▶ _Your objective_: Write out the rows below word for word, from the line holding "What is the physical" through the end of the rows, inclusive, and leave the pictures out of your answer.

▶ _Records provided_:
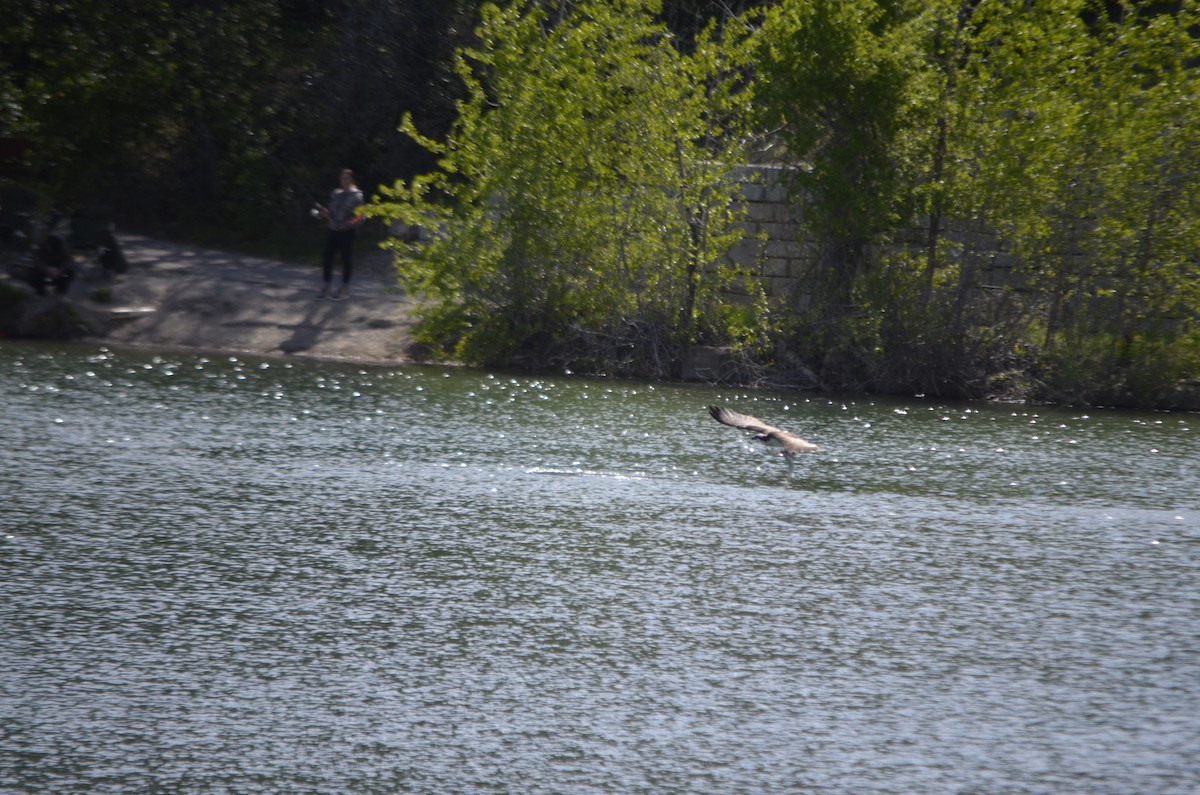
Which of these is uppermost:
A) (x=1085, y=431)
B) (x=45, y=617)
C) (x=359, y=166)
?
(x=359, y=166)

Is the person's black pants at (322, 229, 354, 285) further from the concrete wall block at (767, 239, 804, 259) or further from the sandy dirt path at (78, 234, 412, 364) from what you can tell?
the concrete wall block at (767, 239, 804, 259)

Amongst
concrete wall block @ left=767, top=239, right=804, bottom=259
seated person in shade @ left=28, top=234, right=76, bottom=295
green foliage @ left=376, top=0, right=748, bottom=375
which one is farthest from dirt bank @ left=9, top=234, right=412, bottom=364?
concrete wall block @ left=767, top=239, right=804, bottom=259

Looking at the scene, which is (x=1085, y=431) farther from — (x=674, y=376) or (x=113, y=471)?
(x=113, y=471)

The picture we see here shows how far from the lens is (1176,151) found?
48.5ft

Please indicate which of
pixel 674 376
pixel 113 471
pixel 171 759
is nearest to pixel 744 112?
pixel 674 376

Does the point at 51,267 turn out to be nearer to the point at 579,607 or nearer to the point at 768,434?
the point at 768,434

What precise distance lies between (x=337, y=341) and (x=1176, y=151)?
979 centimetres

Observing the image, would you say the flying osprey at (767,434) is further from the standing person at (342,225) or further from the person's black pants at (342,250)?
the person's black pants at (342,250)

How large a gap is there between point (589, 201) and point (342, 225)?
3996 mm

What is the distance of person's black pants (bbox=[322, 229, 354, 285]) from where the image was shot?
18.6 metres

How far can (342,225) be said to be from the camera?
60.6ft

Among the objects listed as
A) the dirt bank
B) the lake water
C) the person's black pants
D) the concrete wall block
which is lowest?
the lake water

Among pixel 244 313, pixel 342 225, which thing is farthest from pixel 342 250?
pixel 244 313

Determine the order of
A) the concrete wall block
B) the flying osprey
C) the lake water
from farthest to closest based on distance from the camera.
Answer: the concrete wall block
the flying osprey
the lake water
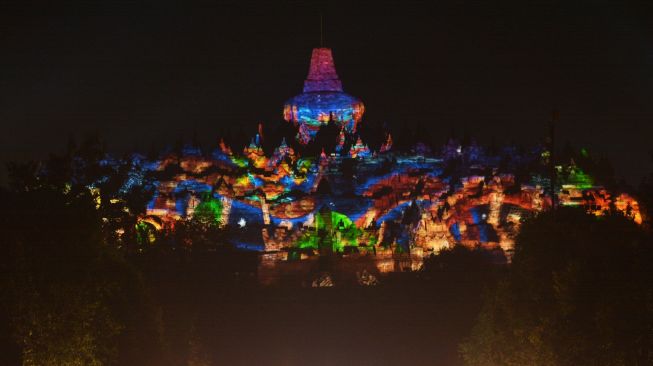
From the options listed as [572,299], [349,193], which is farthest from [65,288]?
[349,193]

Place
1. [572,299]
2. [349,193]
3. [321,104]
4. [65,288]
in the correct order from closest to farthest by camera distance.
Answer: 1. [65,288]
2. [572,299]
3. [349,193]
4. [321,104]

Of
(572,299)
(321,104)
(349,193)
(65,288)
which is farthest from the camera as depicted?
(321,104)

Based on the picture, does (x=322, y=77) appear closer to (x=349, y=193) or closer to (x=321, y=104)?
(x=321, y=104)

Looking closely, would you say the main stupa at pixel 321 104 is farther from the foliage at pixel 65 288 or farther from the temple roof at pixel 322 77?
the foliage at pixel 65 288

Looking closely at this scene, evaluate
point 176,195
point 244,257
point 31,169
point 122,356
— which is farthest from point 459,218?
point 122,356

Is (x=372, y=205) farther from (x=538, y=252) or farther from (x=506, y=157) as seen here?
(x=538, y=252)

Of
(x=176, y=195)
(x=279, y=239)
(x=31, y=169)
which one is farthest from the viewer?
(x=176, y=195)

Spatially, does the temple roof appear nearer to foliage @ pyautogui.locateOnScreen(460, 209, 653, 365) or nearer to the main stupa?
the main stupa

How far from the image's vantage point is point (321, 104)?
491 feet

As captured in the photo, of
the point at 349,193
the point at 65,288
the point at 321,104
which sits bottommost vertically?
the point at 65,288

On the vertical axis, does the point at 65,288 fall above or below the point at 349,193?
below

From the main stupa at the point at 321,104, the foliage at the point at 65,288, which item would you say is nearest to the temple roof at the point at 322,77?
the main stupa at the point at 321,104

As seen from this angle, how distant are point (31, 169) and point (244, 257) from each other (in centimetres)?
3722

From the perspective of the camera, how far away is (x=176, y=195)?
137375 mm
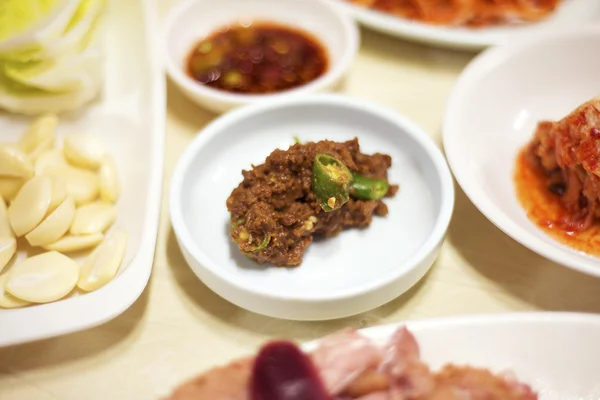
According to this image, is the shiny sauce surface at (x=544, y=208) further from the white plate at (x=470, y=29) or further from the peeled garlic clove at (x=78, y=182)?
the peeled garlic clove at (x=78, y=182)

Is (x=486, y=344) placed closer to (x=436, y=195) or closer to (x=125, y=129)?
(x=436, y=195)

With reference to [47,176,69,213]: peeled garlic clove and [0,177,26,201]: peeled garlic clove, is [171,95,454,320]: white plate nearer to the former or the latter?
[47,176,69,213]: peeled garlic clove

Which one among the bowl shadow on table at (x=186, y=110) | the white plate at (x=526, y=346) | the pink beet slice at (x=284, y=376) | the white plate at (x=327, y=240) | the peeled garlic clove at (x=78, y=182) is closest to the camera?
the pink beet slice at (x=284, y=376)

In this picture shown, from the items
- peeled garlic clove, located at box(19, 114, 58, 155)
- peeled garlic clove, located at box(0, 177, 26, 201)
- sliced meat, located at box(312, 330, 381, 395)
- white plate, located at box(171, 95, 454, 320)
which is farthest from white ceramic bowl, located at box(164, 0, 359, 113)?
sliced meat, located at box(312, 330, 381, 395)

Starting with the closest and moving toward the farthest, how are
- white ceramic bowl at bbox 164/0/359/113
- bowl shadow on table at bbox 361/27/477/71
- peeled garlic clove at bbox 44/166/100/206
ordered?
peeled garlic clove at bbox 44/166/100/206 → white ceramic bowl at bbox 164/0/359/113 → bowl shadow on table at bbox 361/27/477/71

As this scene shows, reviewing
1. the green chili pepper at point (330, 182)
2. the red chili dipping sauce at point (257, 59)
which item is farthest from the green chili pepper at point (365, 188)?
the red chili dipping sauce at point (257, 59)

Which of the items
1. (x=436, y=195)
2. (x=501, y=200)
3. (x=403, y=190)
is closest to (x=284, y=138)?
(x=403, y=190)

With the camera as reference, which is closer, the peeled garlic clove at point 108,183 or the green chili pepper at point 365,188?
the green chili pepper at point 365,188

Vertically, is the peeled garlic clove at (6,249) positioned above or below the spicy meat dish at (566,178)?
below
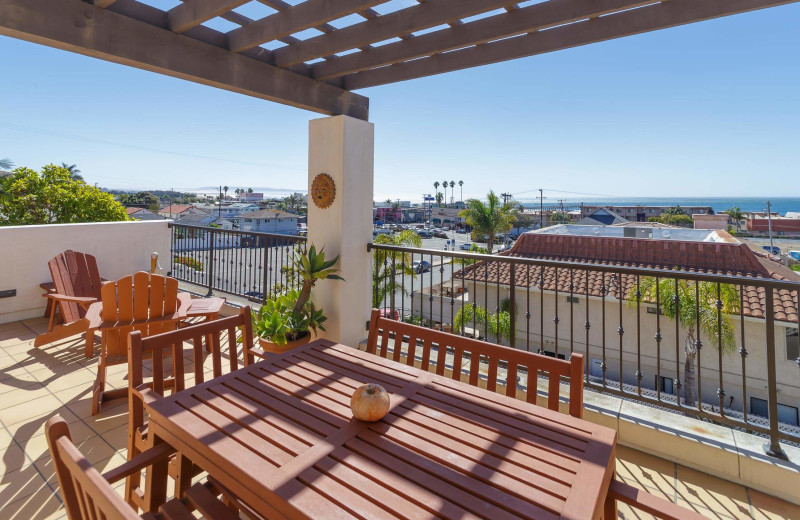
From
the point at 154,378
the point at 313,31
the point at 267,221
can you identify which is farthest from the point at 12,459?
the point at 267,221

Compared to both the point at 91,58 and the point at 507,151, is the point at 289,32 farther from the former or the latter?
the point at 507,151

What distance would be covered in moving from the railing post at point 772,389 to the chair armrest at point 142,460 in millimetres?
2826

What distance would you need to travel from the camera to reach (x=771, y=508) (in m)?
1.79

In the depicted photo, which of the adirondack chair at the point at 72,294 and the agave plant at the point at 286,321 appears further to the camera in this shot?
the adirondack chair at the point at 72,294

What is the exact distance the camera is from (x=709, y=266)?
15.7m

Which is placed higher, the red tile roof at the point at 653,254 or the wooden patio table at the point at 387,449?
the red tile roof at the point at 653,254

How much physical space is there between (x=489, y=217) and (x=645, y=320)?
18.3m

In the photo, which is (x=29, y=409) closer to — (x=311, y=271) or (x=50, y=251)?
(x=311, y=271)

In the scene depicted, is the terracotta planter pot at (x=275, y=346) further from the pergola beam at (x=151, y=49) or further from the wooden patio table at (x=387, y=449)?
the pergola beam at (x=151, y=49)

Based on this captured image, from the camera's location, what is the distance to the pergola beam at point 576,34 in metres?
2.06

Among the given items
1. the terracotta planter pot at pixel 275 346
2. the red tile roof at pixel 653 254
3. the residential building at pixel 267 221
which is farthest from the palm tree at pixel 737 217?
the terracotta planter pot at pixel 275 346

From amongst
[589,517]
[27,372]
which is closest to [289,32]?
[589,517]

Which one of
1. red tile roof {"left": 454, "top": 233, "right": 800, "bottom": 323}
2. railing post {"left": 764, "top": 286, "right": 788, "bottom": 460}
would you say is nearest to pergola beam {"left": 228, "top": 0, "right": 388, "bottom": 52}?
railing post {"left": 764, "top": 286, "right": 788, "bottom": 460}

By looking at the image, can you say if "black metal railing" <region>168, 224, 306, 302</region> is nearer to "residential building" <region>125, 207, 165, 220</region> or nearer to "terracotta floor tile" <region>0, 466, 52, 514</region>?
"terracotta floor tile" <region>0, 466, 52, 514</region>
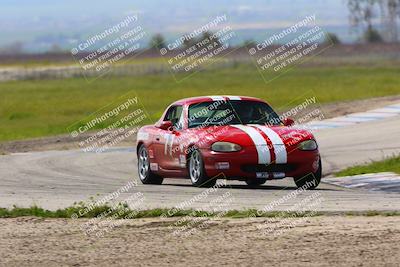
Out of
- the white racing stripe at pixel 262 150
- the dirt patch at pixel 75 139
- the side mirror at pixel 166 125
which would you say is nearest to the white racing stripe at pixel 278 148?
the white racing stripe at pixel 262 150

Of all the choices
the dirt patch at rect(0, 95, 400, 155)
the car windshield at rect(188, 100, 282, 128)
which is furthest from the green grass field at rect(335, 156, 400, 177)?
the dirt patch at rect(0, 95, 400, 155)

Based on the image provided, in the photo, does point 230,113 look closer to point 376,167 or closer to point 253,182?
point 253,182

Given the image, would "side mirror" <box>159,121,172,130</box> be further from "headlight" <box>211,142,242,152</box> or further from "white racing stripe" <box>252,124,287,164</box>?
"white racing stripe" <box>252,124,287,164</box>

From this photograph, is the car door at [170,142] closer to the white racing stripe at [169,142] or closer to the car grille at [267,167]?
the white racing stripe at [169,142]

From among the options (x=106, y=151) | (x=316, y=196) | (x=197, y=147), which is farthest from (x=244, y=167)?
(x=106, y=151)

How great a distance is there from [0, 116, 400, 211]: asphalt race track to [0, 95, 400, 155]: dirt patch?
1.66m

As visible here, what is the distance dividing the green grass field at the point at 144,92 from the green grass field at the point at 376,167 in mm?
15003

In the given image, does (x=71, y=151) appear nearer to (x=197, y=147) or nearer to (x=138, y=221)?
(x=197, y=147)

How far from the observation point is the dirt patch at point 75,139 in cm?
2772

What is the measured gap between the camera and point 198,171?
16.7 metres

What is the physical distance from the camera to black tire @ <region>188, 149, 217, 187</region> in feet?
54.1

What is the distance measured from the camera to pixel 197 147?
54.6 ft

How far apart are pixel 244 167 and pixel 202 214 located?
430cm

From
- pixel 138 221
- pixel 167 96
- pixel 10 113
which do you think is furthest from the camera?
pixel 167 96
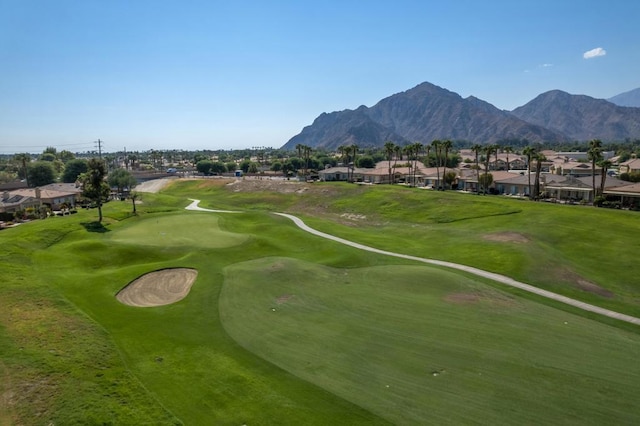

▶ _Answer below_:
What is the physical distance from the camera to black tire @ <region>188, 149, 217, 187</region> in feet?
54.1

What is the distance measured from the camera to pixel 197 147?
54.6 ft

How far apart are pixel 244 167 and pixel 202 214 located?
430cm

From
- pixel 138 221
- pixel 167 96
- pixel 10 113
which do you think is furthest from the camera?
pixel 167 96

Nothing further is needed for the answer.